Task to carry out | Only these lines, please: the first one of the records through the one containing "Ironman triathlon South", retyped exactly, both ends included and pictures omitted.

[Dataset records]
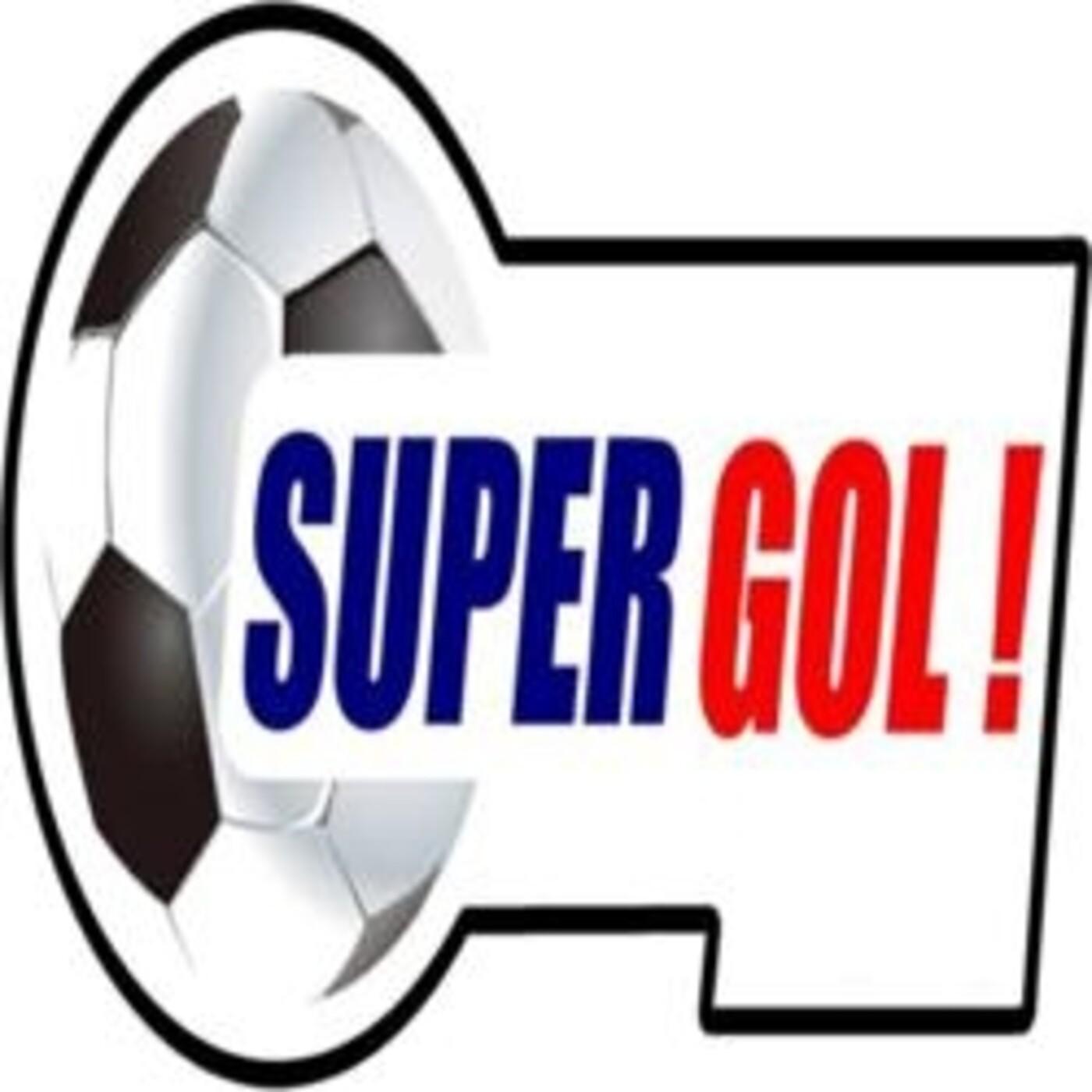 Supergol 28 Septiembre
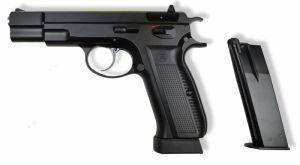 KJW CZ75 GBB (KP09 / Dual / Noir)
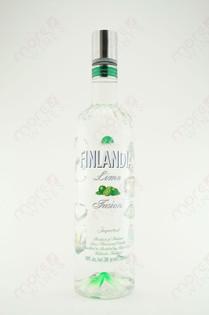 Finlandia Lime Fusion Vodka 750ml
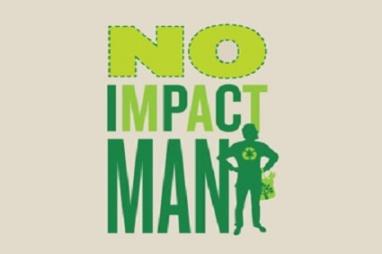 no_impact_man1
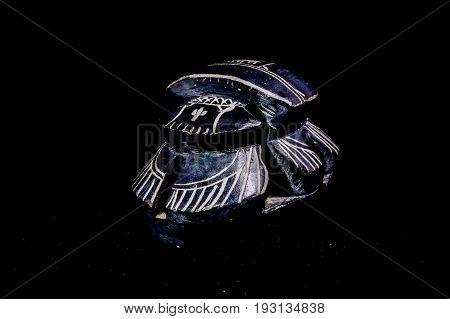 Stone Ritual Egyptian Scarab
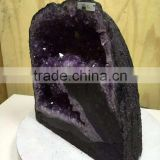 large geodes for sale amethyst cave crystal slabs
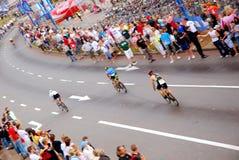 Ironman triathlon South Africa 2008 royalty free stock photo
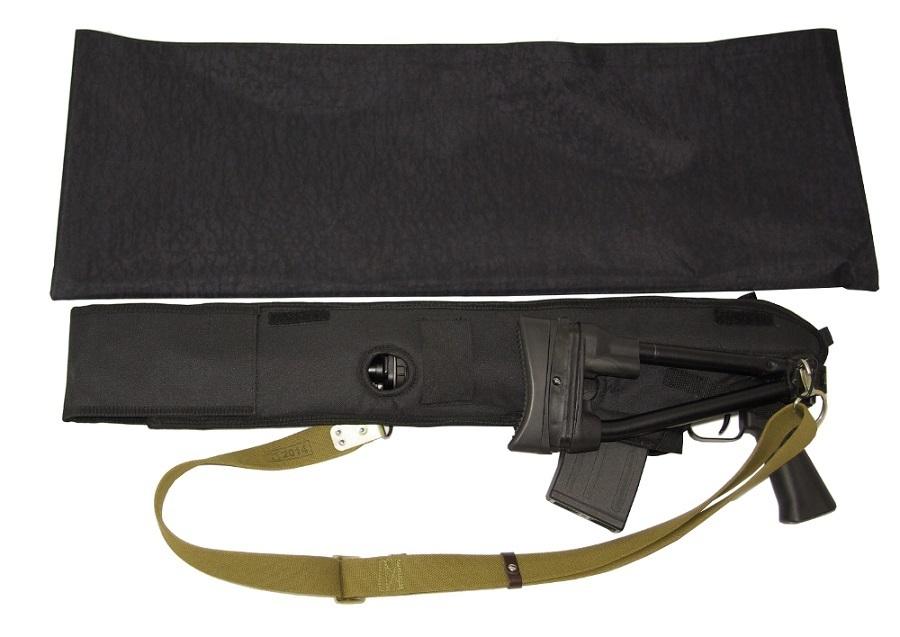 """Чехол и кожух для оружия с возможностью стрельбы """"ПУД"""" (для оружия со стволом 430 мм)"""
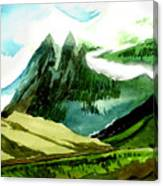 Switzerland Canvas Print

Completed task |
 Supergol 28 Septiembre
 KJW CZ75 GBB (KP09 / Dual / Noir)
 Finlandia Lime Fusion Vodka 750ml
 no_impact_man1
 Stone Ritual Egyptian Scarab
 large geodes for sale amethyst cave crystal slabs
 Ironman triathlon South Africa 2008 royalty free stock photo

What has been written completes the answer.